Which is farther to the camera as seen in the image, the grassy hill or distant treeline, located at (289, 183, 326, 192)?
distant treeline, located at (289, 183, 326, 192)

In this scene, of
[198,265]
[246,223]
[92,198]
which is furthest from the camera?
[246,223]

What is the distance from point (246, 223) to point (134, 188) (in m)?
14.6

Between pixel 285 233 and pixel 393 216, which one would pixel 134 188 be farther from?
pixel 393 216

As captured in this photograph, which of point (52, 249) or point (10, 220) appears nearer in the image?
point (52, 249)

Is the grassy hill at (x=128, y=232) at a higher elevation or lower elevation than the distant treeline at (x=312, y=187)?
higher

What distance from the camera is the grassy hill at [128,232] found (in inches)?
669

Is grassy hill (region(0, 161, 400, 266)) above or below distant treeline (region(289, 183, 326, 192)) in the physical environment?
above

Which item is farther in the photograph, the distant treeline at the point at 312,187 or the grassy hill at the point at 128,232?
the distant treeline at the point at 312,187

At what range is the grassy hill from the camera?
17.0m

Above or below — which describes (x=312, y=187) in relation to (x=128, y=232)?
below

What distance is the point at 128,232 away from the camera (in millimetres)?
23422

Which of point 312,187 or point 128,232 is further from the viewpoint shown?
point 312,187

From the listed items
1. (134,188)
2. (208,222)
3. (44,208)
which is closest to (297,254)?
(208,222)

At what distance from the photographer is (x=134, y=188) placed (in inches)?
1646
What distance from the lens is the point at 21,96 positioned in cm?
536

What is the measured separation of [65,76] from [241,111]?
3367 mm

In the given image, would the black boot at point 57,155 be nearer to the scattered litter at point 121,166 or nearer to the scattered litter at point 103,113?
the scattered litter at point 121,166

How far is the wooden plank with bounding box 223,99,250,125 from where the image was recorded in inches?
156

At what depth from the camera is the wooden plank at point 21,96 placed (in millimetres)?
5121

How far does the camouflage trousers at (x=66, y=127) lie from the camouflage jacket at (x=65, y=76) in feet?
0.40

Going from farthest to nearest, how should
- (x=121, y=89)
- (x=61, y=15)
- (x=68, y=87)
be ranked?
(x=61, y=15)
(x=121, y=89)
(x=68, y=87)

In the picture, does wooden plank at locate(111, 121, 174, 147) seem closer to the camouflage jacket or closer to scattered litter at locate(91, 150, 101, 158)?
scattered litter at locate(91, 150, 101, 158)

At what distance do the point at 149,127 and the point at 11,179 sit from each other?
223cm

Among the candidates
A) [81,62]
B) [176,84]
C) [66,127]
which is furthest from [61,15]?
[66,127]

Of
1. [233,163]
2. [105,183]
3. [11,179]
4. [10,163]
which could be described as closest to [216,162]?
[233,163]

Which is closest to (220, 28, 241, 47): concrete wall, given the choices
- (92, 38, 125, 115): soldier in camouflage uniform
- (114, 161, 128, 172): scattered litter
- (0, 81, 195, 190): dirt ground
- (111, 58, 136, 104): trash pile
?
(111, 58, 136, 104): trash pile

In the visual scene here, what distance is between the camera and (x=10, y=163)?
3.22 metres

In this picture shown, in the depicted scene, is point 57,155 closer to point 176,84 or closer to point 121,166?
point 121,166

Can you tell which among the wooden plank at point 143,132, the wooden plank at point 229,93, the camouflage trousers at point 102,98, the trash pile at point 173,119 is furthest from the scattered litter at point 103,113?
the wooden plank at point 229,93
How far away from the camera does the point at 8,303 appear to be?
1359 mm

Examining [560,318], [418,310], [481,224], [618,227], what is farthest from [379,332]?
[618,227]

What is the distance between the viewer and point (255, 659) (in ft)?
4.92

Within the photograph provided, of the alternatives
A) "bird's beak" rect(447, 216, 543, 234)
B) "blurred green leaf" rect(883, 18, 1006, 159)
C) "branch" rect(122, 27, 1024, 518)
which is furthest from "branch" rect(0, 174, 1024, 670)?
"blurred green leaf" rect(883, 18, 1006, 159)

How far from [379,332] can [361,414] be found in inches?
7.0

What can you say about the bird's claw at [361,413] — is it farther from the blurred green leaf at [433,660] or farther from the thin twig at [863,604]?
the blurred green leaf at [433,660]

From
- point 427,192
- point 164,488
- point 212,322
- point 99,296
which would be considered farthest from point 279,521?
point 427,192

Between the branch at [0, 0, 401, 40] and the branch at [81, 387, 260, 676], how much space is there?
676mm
================================
Rewrite the listing above with every "photographer" changed to "camera operator", keeping everything else the same.

SOLUTION FOR THIS PROBLEM
Which is farther to the camera as seen in the image, the grassy hill or distant treeline, located at (289, 183, 326, 192)?
distant treeline, located at (289, 183, 326, 192)

In this scene, of
[198,265]
[246,223]
[92,198]
which is furthest from the camera?
[246,223]

What is the distance from point (246, 223) to point (134, 188) (in m)?
14.6

Between pixel 285 233 and pixel 393 216, which one would pixel 134 188 be farther from?
pixel 393 216

As captured in this photograph, which of point (52, 249) or point (10, 220) appears nearer in the image?
point (52, 249)

Is the grassy hill at (x=128, y=232) at a higher elevation or lower elevation than the distant treeline at (x=312, y=187)?
higher

What distance from the camera is the grassy hill at [128,232] found (in inches)?
669

Is grassy hill (region(0, 161, 400, 266)) above or below distant treeline (region(289, 183, 326, 192)) in the physical environment?
above

Which item is farther in the photograph, the distant treeline at the point at 312,187 or the grassy hill at the point at 128,232?
the distant treeline at the point at 312,187

At what range is the grassy hill from the camera?
17.0m

Above or below — which describes (x=312, y=187) in relation to (x=128, y=232)?
below

What distance is the point at 128,232 away from the camera (in millimetres)?
23422

Which of point 312,187 or point 128,232 is further from the viewpoint shown?
point 312,187

From the listed items
1. (134,188)
2. (208,222)
3. (44,208)
which is closest to (297,254)?
(208,222)

At what distance from the camera operator is (x=134, y=188) placed (in inches)?
1646
What distance from the lens is the point at 21,96 positioned in cm?
536

What is the measured separation of [65,76] from [241,111]?
3367 mm

In the given image, would the black boot at point 57,155 be nearer to the scattered litter at point 121,166 or nearer to the scattered litter at point 103,113?
the scattered litter at point 121,166

How far is the wooden plank with bounding box 223,99,250,125 from where the image was recorded in inches?
156

At what depth from the camera is the wooden plank at point 21,96 placed (in millimetres)?
5121

How far does the camouflage trousers at (x=66, y=127) lie from the camouflage jacket at (x=65, y=76) in feet?
0.40

Going from farthest to nearest, how should
- (x=121, y=89)
- (x=61, y=15)
- (x=68, y=87)
be ranked?
(x=61, y=15)
(x=121, y=89)
(x=68, y=87)

In the picture, does wooden plank at locate(111, 121, 174, 147) seem closer to the camouflage jacket or closer to scattered litter at locate(91, 150, 101, 158)?
scattered litter at locate(91, 150, 101, 158)

At what distance do the point at 149,127 and the point at 11,179 sit from each other?
223cm

Among the candidates
A) [81,62]
B) [176,84]
C) [66,127]
which is furthest from [61,15]?
[66,127]

Of
1. [233,163]
2. [105,183]
3. [11,179]
4. [10,163]
which could be described as closest to [216,162]?
[233,163]

Which is closest to (220, 28, 241, 47): concrete wall, given the choices
- (92, 38, 125, 115): soldier in camouflage uniform
- (114, 161, 128, 172): scattered litter
- (0, 81, 195, 190): dirt ground
- (111, 58, 136, 104): trash pile
?
(111, 58, 136, 104): trash pile

In the visual scene here, what distance is between the camera and (x=10, y=163)?
3.22 metres

In this picture shown, in the depicted scene, is point 57,155 closer to point 176,84 or closer to point 121,166?
point 121,166

Can you tell which among the wooden plank at point 143,132, the wooden plank at point 229,93, the camouflage trousers at point 102,98, the trash pile at point 173,119 is furthest from the scattered litter at point 103,113?
the wooden plank at point 229,93
How far away from the camera does the point at 8,303 appear to be?
1359 mm

Examining [560,318], [418,310], [481,224], [618,227], what is farthest from [379,332]?
[618,227]

What is the distance between the viewer and point (255, 659) (in ft)?
4.92

Within the photograph provided, of the alternatives
A) "bird's beak" rect(447, 216, 543, 234)
B) "blurred green leaf" rect(883, 18, 1006, 159)
C) "branch" rect(122, 27, 1024, 518)
which is furthest from "branch" rect(0, 174, 1024, 670)?
"blurred green leaf" rect(883, 18, 1006, 159)

How far from [379,332] can [361,414] be found in inches?
7.0

What can you say about the bird's claw at [361,413] — is it farther from the blurred green leaf at [433,660] or farther from the thin twig at [863,604]?
the blurred green leaf at [433,660]

From
- point 427,192
- point 164,488
- point 212,322
- point 99,296
which would be considered farthest from point 279,521?
point 427,192

Between the branch at [0, 0, 401, 40] and the branch at [81, 387, 260, 676], how much space is there?
676mm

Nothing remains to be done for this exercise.